Итак, возможность «мещанской полосы» и многовариантность развития. «Куда я ни смотрю, я везде вижу седые волосы, морщины, сгорбившиеся спины, завещания, итоги, выносы, концы и все ищу, ищу начал, — они только в теории и отвлечениях» [57]. Так, в поисках верного пути исторического развития продолжала работать движущаяся, живая мысль Герцена.
Пореформенная действительность России, зримые черты развивающегося кризиса буржуазной цивилизации вновь и вновь заставляли Герцена сравнивать старый мир с принципиально иной «социальной почвой» на его родине. В статье «Порядок торжествует!» (1866), повторяя ряд уже высказанных аргументов, он четче и глубже формулировал основополагающие идеи «русского социализма».

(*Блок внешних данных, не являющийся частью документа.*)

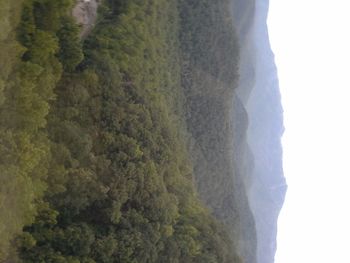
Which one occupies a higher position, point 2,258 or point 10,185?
point 10,185

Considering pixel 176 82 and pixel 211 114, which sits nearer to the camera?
pixel 176 82

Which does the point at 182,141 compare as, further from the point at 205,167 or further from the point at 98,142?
the point at 98,142

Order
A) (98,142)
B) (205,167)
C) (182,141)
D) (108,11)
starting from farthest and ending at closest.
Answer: (205,167)
(182,141)
(108,11)
(98,142)

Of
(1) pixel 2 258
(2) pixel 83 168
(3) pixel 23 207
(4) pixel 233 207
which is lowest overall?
(1) pixel 2 258

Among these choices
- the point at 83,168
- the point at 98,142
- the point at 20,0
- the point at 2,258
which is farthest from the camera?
the point at 98,142

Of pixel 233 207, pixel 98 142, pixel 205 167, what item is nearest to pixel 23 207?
pixel 98 142

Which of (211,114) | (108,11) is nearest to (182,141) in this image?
(211,114)
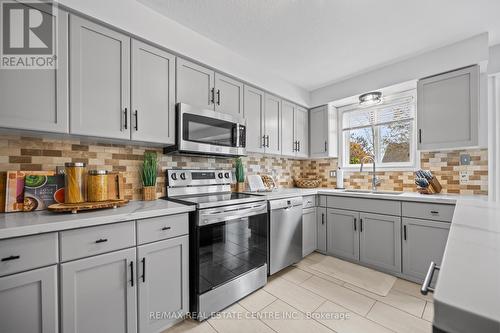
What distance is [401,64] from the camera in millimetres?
2541

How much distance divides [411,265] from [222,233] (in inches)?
78.5

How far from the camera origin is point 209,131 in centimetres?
211

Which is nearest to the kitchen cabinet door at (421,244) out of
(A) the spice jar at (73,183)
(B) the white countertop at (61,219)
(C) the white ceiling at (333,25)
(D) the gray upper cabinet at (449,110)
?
(D) the gray upper cabinet at (449,110)

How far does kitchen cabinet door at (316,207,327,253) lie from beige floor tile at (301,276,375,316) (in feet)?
2.27

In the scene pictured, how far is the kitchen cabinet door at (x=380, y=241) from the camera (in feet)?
7.55

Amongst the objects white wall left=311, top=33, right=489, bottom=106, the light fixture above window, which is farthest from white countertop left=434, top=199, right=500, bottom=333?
the light fixture above window

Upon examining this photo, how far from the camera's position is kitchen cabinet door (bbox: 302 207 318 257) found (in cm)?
275

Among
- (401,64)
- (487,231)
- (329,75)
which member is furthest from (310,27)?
(487,231)

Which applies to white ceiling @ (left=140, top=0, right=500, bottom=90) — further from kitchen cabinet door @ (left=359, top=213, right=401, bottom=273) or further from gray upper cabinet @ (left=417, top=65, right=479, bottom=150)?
Answer: kitchen cabinet door @ (left=359, top=213, right=401, bottom=273)

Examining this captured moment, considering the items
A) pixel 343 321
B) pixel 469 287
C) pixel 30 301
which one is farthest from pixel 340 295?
pixel 30 301

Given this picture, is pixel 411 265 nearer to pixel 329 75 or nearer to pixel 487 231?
pixel 487 231

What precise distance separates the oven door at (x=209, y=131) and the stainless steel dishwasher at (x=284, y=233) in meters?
0.75

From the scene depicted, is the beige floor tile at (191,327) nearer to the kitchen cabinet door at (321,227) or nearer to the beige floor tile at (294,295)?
the beige floor tile at (294,295)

Нарушением законов исторического развития объяснял он тупиковый вариант западного пути. «Характер органического разложения состоит именно в том, что элементы, входящие в данное взаимное отношение друг к другу, делают вовсе не то, что они назначены делать, что они хотят делать, а это мы и видим в Европе» [58]. Запад не может справиться с создавшимся положением: Европа решительно не способна «переваривать противоречия, до которых дожила, не может сладить с переломленной революцией внутри, с двойной цивилизацией, из которых одна в науке, другая в церкви, одна чуть не двадцатого столетия, а другая едва XV. Да и легко ли спаять в одно органическое развитие — буржуазную свободу и монархический произвол, социализм и католицизм, право мысли и право силы, уголовную статистику, объясняющую дело, и уголовный суд, рубящий голову, чтобы она поняла» [59].

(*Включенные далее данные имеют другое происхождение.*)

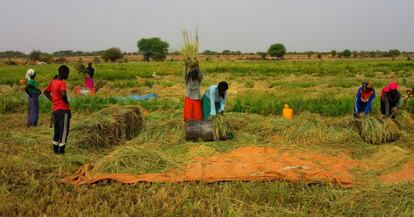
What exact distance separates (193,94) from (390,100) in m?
3.49

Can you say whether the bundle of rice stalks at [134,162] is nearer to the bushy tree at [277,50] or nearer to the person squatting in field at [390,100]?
the person squatting in field at [390,100]

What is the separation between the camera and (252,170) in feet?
16.4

Итак, нарушение «взаимодействия элементов» ведет к гибели старый порядок вещей, который паллиативами задерживает свое падение. Только две страны мира «состоят на особых правах у истории». О Северо-Американских штатах нечего хлопотать, считал Герцен, они «выплывут на всех парусах» [60]. Другое дело своеобразный мир России. «Она окрестилась без католицизма, она сложилась в государство без римского права и сохраняя как народную особенность свое оригинальное понятие об отношении человека к земле. Оно состоит в том, что будто бы всякий, работающий на этой земле, имеет на нее право как на орудие работы. Это сразу ставит Россию на социальную почву, и притом чрезвычайно новую» [61].
Как же на этот раз объяснил Герцен новизну и перспективность веками существующей «социальной почвы»? Право на землю — естественное право, которым сельское население пользуется «спокон века», не рассуждая о нем. «Личность, имеющая право на землю, сама становится крепка земле, крепка общине. Вся задача наша теперь состоит в том, чтоб развить полную свободу лица, не утрачивая общинного владения и самой общины».

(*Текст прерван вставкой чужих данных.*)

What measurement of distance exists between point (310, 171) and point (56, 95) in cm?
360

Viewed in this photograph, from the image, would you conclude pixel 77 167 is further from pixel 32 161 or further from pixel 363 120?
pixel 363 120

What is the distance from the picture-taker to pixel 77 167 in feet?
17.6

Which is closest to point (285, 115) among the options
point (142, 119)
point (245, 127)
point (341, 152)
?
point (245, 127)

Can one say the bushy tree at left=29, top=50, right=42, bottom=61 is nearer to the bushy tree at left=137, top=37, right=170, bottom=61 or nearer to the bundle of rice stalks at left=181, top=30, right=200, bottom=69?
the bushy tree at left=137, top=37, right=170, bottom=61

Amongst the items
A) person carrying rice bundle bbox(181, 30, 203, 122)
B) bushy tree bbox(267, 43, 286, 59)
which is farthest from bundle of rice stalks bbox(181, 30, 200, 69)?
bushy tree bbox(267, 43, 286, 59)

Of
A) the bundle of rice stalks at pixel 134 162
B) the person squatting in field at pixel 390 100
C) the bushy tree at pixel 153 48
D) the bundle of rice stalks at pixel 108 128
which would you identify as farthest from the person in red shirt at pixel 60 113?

Но изначально существующий факт народного быта может стать движущей силой лишь после того, как народ вслед за революционной интеллигенцией сам осознает его значение. Причем то, что ранее община в этом качестве не была открыта, «большое счастье». Право крестьянина на землю «не выдержало бы одностороннего напора западных воззрений. Теперь они сами являются в раздумье, с сомнением в груди. Социализм дал нам огромное подспорье» [62]. И хотя «подспорье» это не народу, а «нам» — интеллигенции, Герцен часто не разделял этих категорий. Далее, повторяя свой старый тезис о том, что общинный быт, подкрепленный наукой Запада, и составляет основу русского варианта социализма, он давал впервые уточненную, конкретную, мы бы сказали классическую, формулировку: «Мы русским социализмом называем тот социализм, который идет от земли и крестьянского быта, от фактического надела и существующего передела полей, от общинного владения и общинного управления, и идет вместе с работничьей артелью навстречу той экономической справедливости, к которой стремится социализм вообще и которую подтверждает наука» [63].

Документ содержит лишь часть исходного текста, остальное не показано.